Here is the link to the full rules:
https://microsoft.promo.eprize.com/myappisbetter/public/fulfillment/rules.pdf<p>The part I am confused about is on the bottom of page 2:
"Uploading a Submission constitutes entrant’s consent to give Sponsor a royalty-free, irrevocable, perpetual, non-exclusive license to use, reproduce, modify, publish, create derivative works from, and display such Submissions in whole or in part, on a worldwide basis, and to incorporate it into other works, in any form, media or technology now known or later developed, including for promotional or marketing purposes.
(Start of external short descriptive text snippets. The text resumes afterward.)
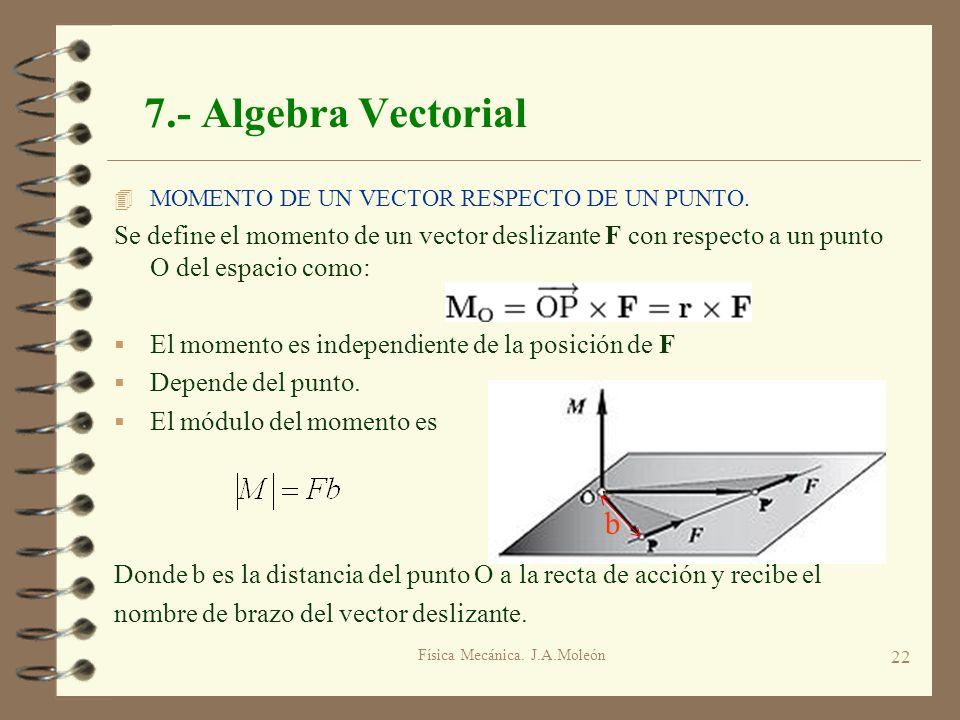 Física Mecánica. J.A.Moleón 22 7.- Algebra Vectorial 4 MOMENTO DE UN VECTOR RESPECTO DE UN PUNTO. Se define el momento de un vector deslizante F con r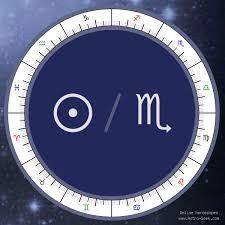 Scorpio Birth Chart Sun In Scorpio Meaning Natal Birth Chart Sun Astrology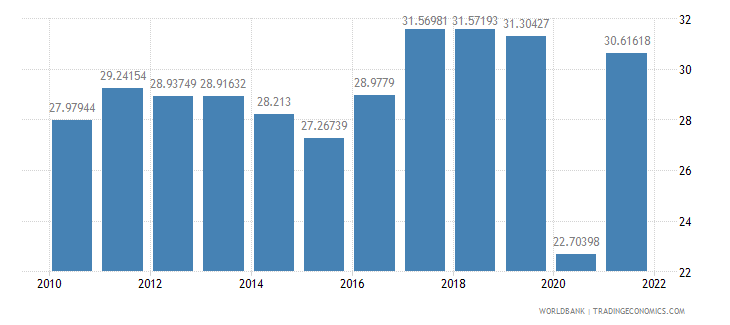 albania exports of goods and services percent of gdp wb data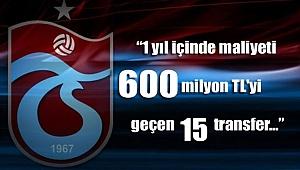 Hasan Al, Trabzonspor'da transfer çılgınlığı yaşandığını öne sürdü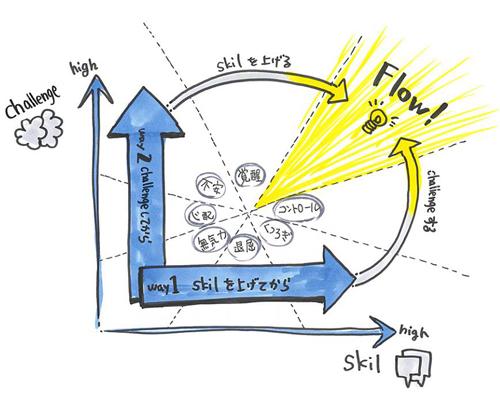 フロー状態に至る2つのアプローチ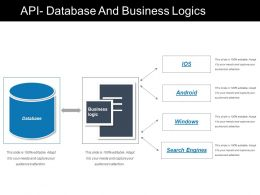 Api Database And Business Logics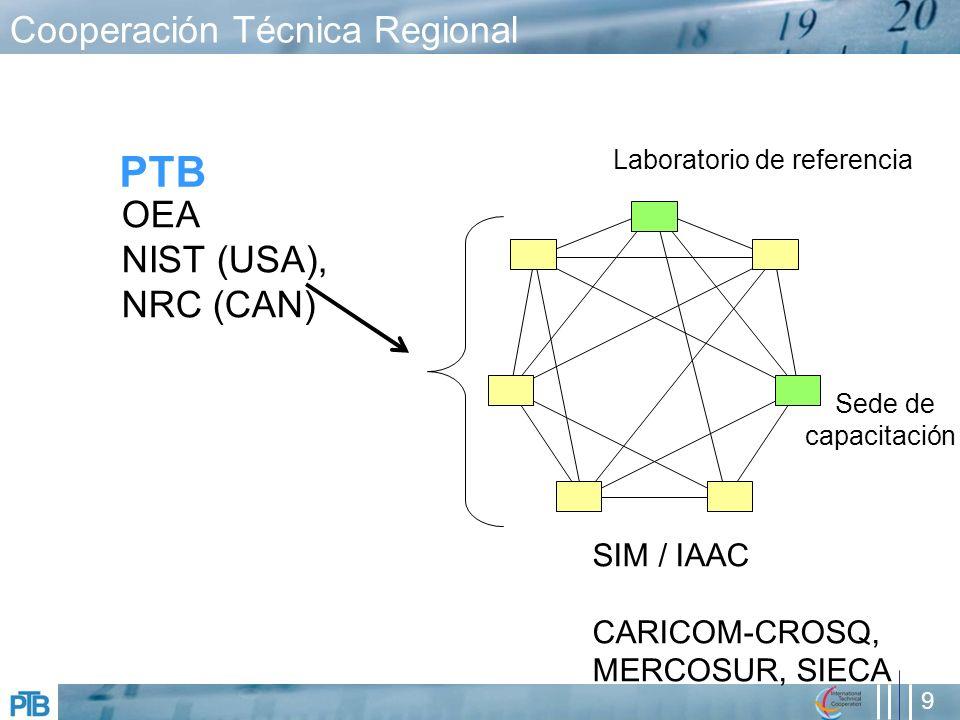 9 Cooperación Técnica Regional PTB Laboratorio de referencia Sede de capacitación OEA NIST (USA), NRC (CAN) SIM / IAAC CARICOM-CROSQ, MERCOSUR, SIECA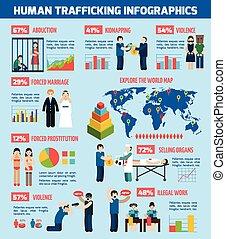 tabelle, bericht, trafficking, infographic, menschliche , ...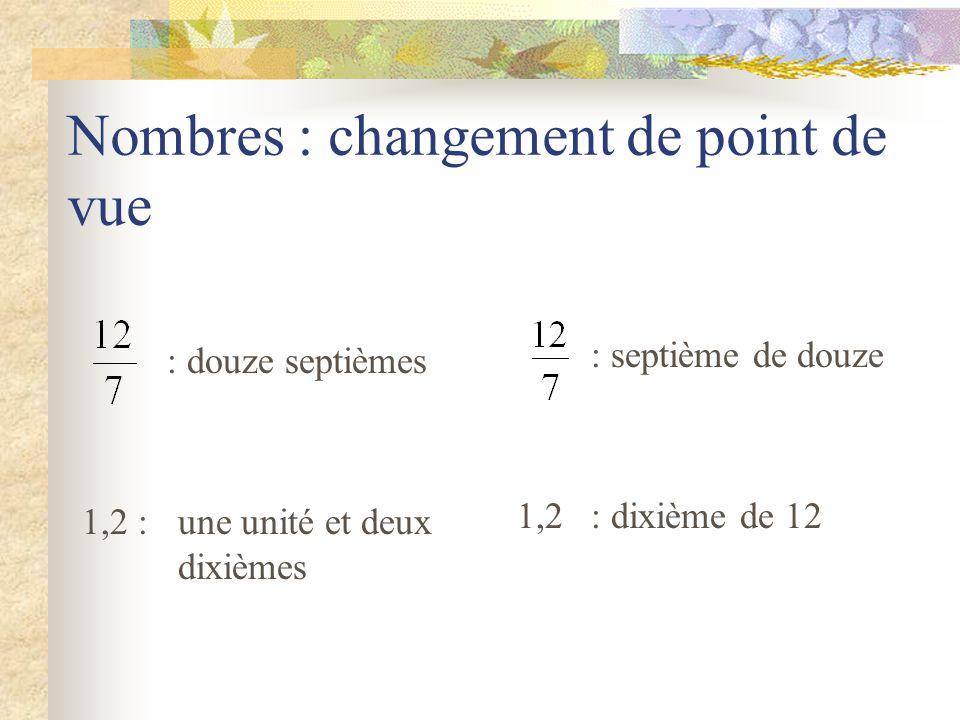 Depuis l'école, on sait que 14, c'est 2 fois 7, ce qu'on écrit : 7 2, et que 12 n'est pas égal à un nombre entier de fois 7. En revanche, les exemples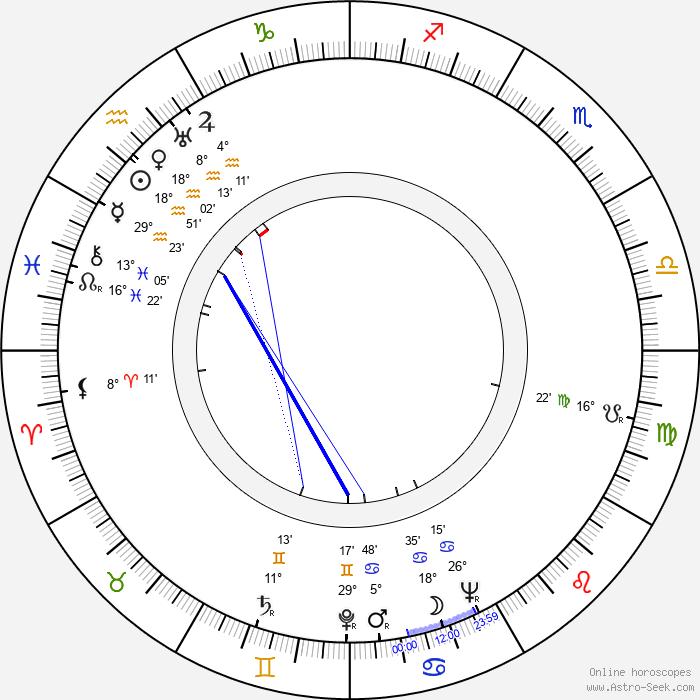 Demofilo Fidani - Birth horoscope chart
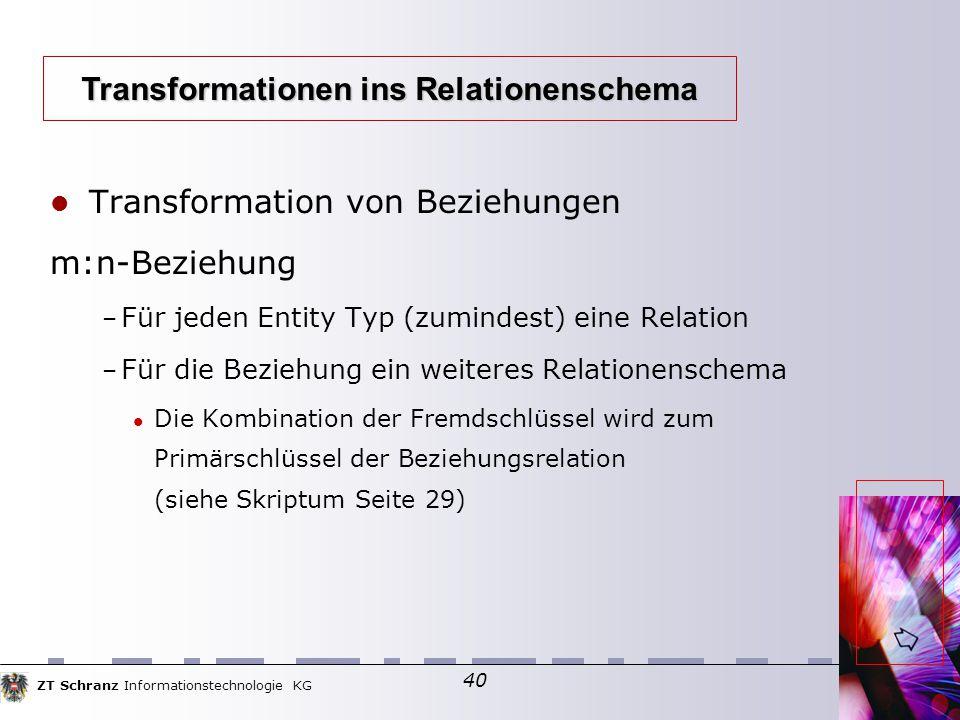 ZT Schranz Informationstechnologie KG 40 Transformation von Beziehungen m:n-Beziehung – Für jeden Entity Typ (zumindest) eine Relation – Für die Beziehung ein weiteres Relationenschema Die Kombination der Fremdschlüssel wird zum Primärschlüssel der Beziehungsrelation (siehe Skriptum Seite 29)  Transformationen ins Relationenschema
If necessary, entrant will sign any necessary documentation that may be required for Sponsor or its designees to make use of the non-exclusive rights entrant is granting to use the Submission. Sponsor is not responsible for lost, late, incomplete, invalid, un-intelligible or misdirected Submission, which are disqualified."<p>To me it sounds like uploading my App gives the Sponsor the right to do whatever they want with all of my hard work!<p>If that is the case, do I submit all of my hard work for the past 8.5 months to Microsoft?!?
Any input would be appreciated!  Thanks in advance!
======
RiderOfGiraffes
Clickables:

<http://www.taggedback.com/>

<https://microsoft.promo.eprize.com/myappisbetter/>

[https://microsoft.promo.eprize.com/myappisbetter/public/fulf...](https://microsoft.promo.eprize.com/myappisbetter/public/fulfillment/rules.pdf)

Why do people not bother to create the clickable links? Do they not care? Do
they not know (despite it being in the FAQ and mentioned over and over again)?

Why?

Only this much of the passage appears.